RECORD SET:
==================================================

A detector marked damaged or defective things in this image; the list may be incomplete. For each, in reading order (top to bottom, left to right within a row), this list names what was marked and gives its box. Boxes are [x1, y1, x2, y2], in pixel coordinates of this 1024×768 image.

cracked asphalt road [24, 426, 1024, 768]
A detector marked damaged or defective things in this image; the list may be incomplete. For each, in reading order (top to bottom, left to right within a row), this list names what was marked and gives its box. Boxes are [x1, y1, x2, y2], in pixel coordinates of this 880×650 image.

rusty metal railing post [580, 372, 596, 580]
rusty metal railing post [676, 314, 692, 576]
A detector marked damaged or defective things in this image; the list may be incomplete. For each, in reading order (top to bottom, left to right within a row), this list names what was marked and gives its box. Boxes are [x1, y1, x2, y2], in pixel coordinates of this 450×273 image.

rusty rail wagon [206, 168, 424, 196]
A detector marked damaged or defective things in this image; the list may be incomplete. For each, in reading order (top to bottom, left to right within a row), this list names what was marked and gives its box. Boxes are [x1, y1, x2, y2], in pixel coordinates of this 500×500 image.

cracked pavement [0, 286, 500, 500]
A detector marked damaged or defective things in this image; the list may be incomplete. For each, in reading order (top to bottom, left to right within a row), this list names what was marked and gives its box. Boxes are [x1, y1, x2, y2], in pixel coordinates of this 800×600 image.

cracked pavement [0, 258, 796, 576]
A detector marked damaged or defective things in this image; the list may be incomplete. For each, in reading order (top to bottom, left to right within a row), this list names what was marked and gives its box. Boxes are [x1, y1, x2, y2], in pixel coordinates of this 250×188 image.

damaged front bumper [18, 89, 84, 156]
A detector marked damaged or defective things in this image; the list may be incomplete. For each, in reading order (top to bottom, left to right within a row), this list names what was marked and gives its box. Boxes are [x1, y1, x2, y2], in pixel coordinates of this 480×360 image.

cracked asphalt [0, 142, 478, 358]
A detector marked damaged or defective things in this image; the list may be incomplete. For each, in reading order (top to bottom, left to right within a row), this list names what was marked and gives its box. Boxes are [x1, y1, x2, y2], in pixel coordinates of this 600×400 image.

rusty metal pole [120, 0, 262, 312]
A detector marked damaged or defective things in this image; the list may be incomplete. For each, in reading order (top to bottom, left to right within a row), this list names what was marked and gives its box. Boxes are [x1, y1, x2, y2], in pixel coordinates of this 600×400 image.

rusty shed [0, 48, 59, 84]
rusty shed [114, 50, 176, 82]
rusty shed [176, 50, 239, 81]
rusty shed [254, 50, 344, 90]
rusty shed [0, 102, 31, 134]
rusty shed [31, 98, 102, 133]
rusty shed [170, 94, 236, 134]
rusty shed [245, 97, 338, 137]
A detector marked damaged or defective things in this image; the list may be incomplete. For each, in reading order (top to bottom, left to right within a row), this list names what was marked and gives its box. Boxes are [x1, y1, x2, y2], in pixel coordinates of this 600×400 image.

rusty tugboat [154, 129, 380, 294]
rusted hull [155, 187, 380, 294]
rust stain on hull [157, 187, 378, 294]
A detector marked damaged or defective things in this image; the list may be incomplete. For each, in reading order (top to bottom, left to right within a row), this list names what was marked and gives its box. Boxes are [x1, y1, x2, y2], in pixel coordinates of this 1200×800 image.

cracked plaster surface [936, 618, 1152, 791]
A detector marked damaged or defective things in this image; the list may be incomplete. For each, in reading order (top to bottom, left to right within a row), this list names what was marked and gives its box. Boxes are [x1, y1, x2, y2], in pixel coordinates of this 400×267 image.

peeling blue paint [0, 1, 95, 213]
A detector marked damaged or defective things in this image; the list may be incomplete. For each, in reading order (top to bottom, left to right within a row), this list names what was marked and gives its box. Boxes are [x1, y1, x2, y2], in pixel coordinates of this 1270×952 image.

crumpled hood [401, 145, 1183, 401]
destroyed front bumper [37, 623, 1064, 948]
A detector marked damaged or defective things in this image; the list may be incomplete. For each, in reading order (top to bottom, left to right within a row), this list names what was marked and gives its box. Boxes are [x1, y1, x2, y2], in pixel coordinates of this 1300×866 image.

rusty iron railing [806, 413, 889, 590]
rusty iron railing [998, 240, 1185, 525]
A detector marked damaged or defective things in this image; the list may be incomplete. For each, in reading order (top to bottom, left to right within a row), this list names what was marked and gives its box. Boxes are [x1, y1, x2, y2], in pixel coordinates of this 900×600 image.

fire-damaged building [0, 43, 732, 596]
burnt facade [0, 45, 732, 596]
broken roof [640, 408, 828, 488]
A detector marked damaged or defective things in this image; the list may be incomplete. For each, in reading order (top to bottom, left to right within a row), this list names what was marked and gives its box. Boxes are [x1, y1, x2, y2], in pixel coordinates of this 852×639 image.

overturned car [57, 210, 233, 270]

==================================================

GIVEN REQUEST:
Copy every item above verbatim, with no changes to wording, numbers or line order.

ANSWER BELOW:
A detector marked damaged or defective things in this image; the list may be incomplete. For each, in reading order (top to bottom, left to right within a row), this list names what was marked and gives its box. Boxes are [x1, y1, x2, y2], in pixel coordinates of this 1024×768 image.

cracked asphalt road [24, 426, 1024, 768]
A detector marked damaged or defective things in this image; the list may be incomplete. For each, in reading order (top to bottom, left to right within a row), this list names what was marked and gives its box. Boxes are [x1, y1, x2, y2], in pixel coordinates of this 880×650 image.

rusty metal railing post [580, 372, 596, 580]
rusty metal railing post [676, 314, 692, 576]
A detector marked damaged or defective things in this image; the list may be incomplete. For each, in reading order (top to bottom, left to right within a row), this list names what was marked and gives its box. Boxes are [x1, y1, x2, y2], in pixel coordinates of this 450×273 image.

rusty rail wagon [206, 168, 424, 196]
A detector marked damaged or defective things in this image; the list may be incomplete. For each, in reading order (top to bottom, left to right within a row), this list names what was marked and gives its box. Boxes are [x1, y1, x2, y2], in pixel coordinates of this 500×500 image.

cracked pavement [0, 286, 500, 500]
A detector marked damaged or defective things in this image; the list may be incomplete. For each, in reading order (top to bottom, left to right within a row), this list names what was marked and gives its box. Boxes are [x1, y1, x2, y2], in pixel coordinates of this 800×600 image.

cracked pavement [0, 258, 796, 576]
A detector marked damaged or defective things in this image; the list may be incomplete. For each, in reading order (top to bottom, left to right within a row), this list names what was marked and gives its box. Boxes are [x1, y1, x2, y2], in pixel coordinates of this 250×188 image.

damaged front bumper [18, 89, 84, 156]
A detector marked damaged or defective things in this image; the list may be incomplete. For each, in reading order (top to bottom, left to right within a row), this list names what was marked and gives its box. Boxes are [x1, y1, x2, y2], in pixel coordinates of this 480×360 image.

cracked asphalt [0, 142, 478, 358]
A detector marked damaged or defective things in this image; the list may be incomplete. For each, in reading order (top to bottom, left to right within a row), this list names what was marked and gives its box. Boxes are [x1, y1, x2, y2], in pixel coordinates of this 600×400 image.

rusty metal pole [120, 0, 262, 312]
A detector marked damaged or defective things in this image; the list may be incomplete. For each, in reading order (top to bottom, left to right within a row), this list names what was marked and gives its box. Boxes are [x1, y1, x2, y2], in pixel coordinates of this 600×400 image.

rusty shed [0, 48, 59, 84]
rusty shed [114, 50, 176, 82]
rusty shed [176, 50, 239, 81]
rusty shed [254, 50, 344, 90]
rusty shed [0, 102, 31, 134]
rusty shed [31, 98, 102, 133]
rusty shed [170, 94, 236, 134]
rusty shed [245, 97, 338, 137]
A detector marked damaged or defective things in this image; the list may be incomplete. For each, in reading order (top to bottom, left to right within a row), this list names what was marked and gives its box. Boxes are [x1, y1, x2, y2], in pixel coordinates of this 600×400 image.

rusty tugboat [154, 129, 380, 294]
rusted hull [155, 187, 380, 294]
rust stain on hull [157, 187, 378, 294]
A detector marked damaged or defective things in this image; the list may be incomplete. For each, in reading order (top to bottom, left to right within a row), this list names what was marked and gives its box. Boxes are [x1, y1, x2, y2], in pixel coordinates of this 1200×800 image.

cracked plaster surface [936, 618, 1152, 791]
A detector marked damaged or defective things in this image; the list may be incomplete. For each, in reading order (top to bottom, left to right within a row), this list names what was marked and gives its box. Boxes are [x1, y1, x2, y2], in pixel coordinates of this 400×267 image.

peeling blue paint [0, 1, 95, 213]
A detector marked damaged or defective things in this image; the list may be incomplete. For each, in reading order (top to bottom, left to right within a row), this list names what was marked and gives its box. Boxes are [x1, y1, x2, y2], in pixel coordinates of this 1270×952 image.

crumpled hood [401, 145, 1183, 401]
destroyed front bumper [37, 623, 1064, 948]
A detector marked damaged or defective things in this image; the list may be incomplete. For each, in reading order (top to bottom, left to right within a row), this list names what was marked and gives its box. Boxes are [x1, y1, x2, y2], in pixel coordinates of this 1300×866 image.

rusty iron railing [806, 413, 889, 590]
rusty iron railing [998, 240, 1185, 525]
A detector marked damaged or defective things in this image; the list may be incomplete. For each, in reading order (top to bottom, left to right within a row), this list names what was marked and gives its box. Boxes are [x1, y1, x2, y2], in pixel coordinates of this 900×600 image.

fire-damaged building [0, 43, 732, 596]
burnt facade [0, 45, 732, 596]
broken roof [640, 408, 828, 488]
A detector marked damaged or defective things in this image; the list may be incomplete. For each, in reading order (top to bottom, left to right within a row), this list names what was marked and gives its box. Boxes are [x1, y1, x2, y2], in pixel coordinates of this 852×639 image.

overturned car [57, 210, 233, 270]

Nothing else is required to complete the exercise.